L’IA permet depuis quelques mois de développer du code très rapidement et à un très haut niveau. Les sociétés éditant du logiciel ont récemment perdu une grande partie de leur valeur car le marché craint qu’elles ne soient concurrencées par l’IA. Ainsi SAP est passée en 3 mois de 240 à 170 EUR. Dassault Systèmes a chuté de 30 EUR à 16 EUR. Les sociétés cotées éditant du logiciel aux USA ont perdu environ 1 000 milliards de dollars de valorisation boursière.

La crainte des investisseurs est que les logiciels puissent être facilement refaits, effaçant ainsi l’investissement déjà réalisé par les éditeurs. Et il est vrai que pour un logiciel comme SAP, dont les règles sont parfaitement connues et documentées puisqu’il s’agit des règles de comptabilité, de gestion, etc, règles déjà formalisées et qu’on retrouve dans des milliers de manuels divers, on peut tout à fait concevoir que l’application soit redéveloppée par une IA, ou par une équipe réduite ayant accès à une IA.
Je développe avec une IA depuis quelques mois et il y a deux constatations clés à faire:
- L’IA réduit d’un facteur 10 à 100 la durée des développements.
- L’IA réduit énormément la compétence informatique nécessaire dans l’équipe de développement. Ainsi, j’ai probablement aujourd’hui une productivité comparable à un développeur très expérimenté utilisant l’IA, alors que je n’avais quasiment pas développé depuis 30 ans. L’IA comble presque totalement mon manque de pratique. Ainsi, il y a aura de moins en moins de différence entre un junior et un senior. Et peut-être même n’y aura-t-il bientôt plus besoin de connaitre quoi que ce soit en informatique.
Ces deux effets composés induisent effectivement un changement radical du secteur. Redévelopper un logiciel a toujours coûté moins cher que le développer pour la première fois, mais les gains étaient limités (disons un facteur 2) et le risque à le faire restait réel (il fallait une équipe aussi compétente que celle ayant développé le logiciel original, or les bons développeurs sont rares). A ceci s’ajoute évidemment la barrière à l’entrée commerciale – arriver en second sur un marché n’est pas idéal. Bref, un concurrent voulant répliquer le modèle SAP doit investir plusieurs centaines de millions d’euros, dans un contexte très risqué – c’est une des raisons pour laquelle la valeur de SAP est très forte.

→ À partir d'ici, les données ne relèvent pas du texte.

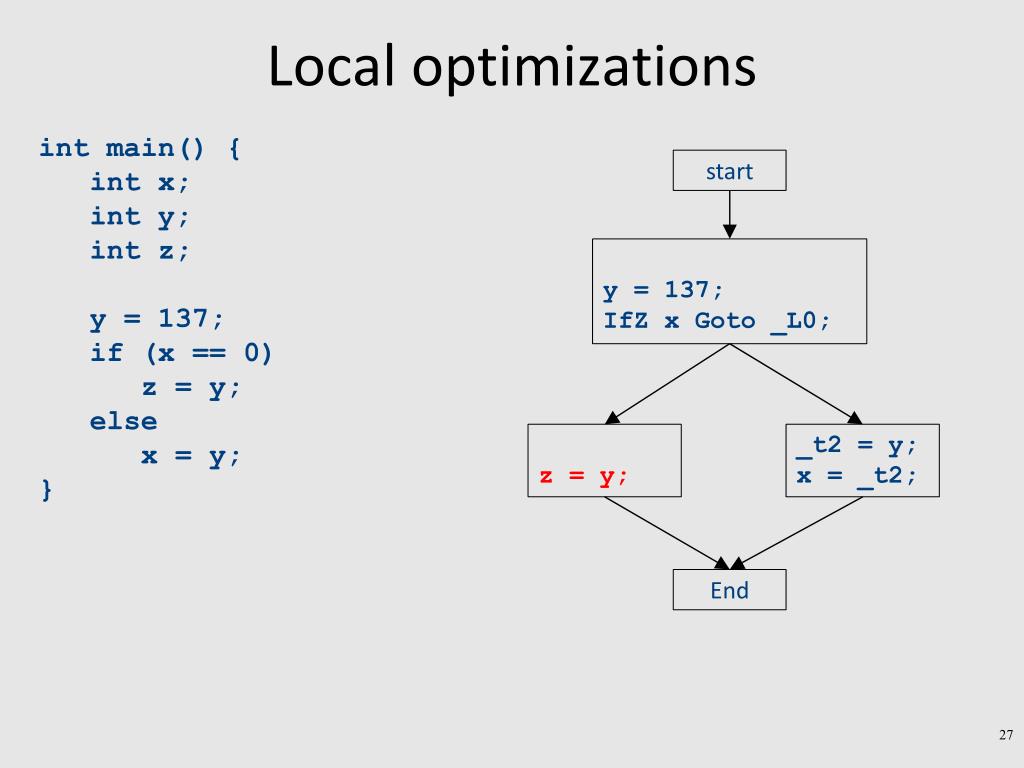 Local optimizations

int main() {
int x;
int y;
int z;

y = 137;
if (x == 0)
z = y;
else
x = y;
}

start

y = 137;
IfZ x Goto _L0;

z = y;

_t2 = y;
x = _t2;

End

27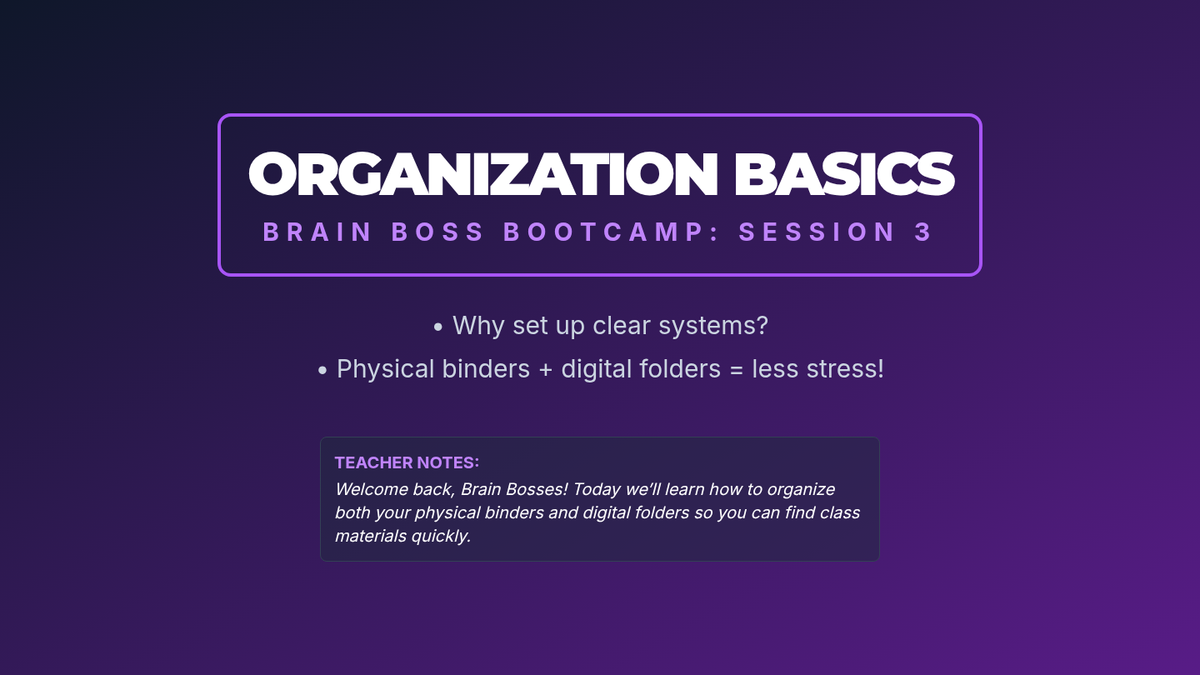 ORGANIZATION BASICS
BRAIN BOSS BOOTCAMP: SESSION 3

• Why set up clear systems?
• Physical binders + digital folders = less stress!

TEACHER NOTES:
Welcome back, Brain Bosses! Today we'll learn how to organize both your physical binders and digital folders so you can find class materials quickly.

Mais si le coût de développement devient quasiment nul ? Et si on réduit le risque technique lié au développement ? Toutes les sociétés faisant un peu de service autour de SAP ou même simplement dans un secteur connexe à SAP (cabinets d’expertise, d’audit, de service autour du logiciel…), deviennent susceptibles de concurrencer SAP.
Pour une société comme Dassault Systèmes, la logique est tout à fait différente. Dassault Systèmes développe des logiciels de modélisation numérique comme Catia qui nécessitent un énorme savoir-faire métier. La barrière à l’entrée technique réside donc non seulement dans le développement du logiciel mais dans la connaissance du métier ou des algorithmes intégrés dans le logiciel. L’IA attaque simultanément ces deux barrières mais le fait qu’elle s’ajoutent l’une à l’autre rend Dassault moins fragile à court terme qu’une société comme SAP.
Autre cas de figure similaire, la société Synopsys qui développe les algorithmes servant à concevoir les puces électroniques. Elle a donc un triple savoir-faire en développement logiciel, en algorithmes et en électronique. Qui plus est, elle profite du développement de l’IA puisque ses clients sont Nvidia, Intel, OpenAI, Google, Apple… Elle devrait résister au moins quelque temps à la pression technologique mise par l’IA.
La Bourse a pour l’instant sanctionné de façon globale et aveugle l’ensemble des éditeurs de logiciels alors que certains ne seront pas touchés (à court terme, j’insiste !) par la révolution de l’IA. Des sociétés comme Dassault ou Synopsis devraient subir de violentes corrections à la hausse dès que le marché s’en rend compte.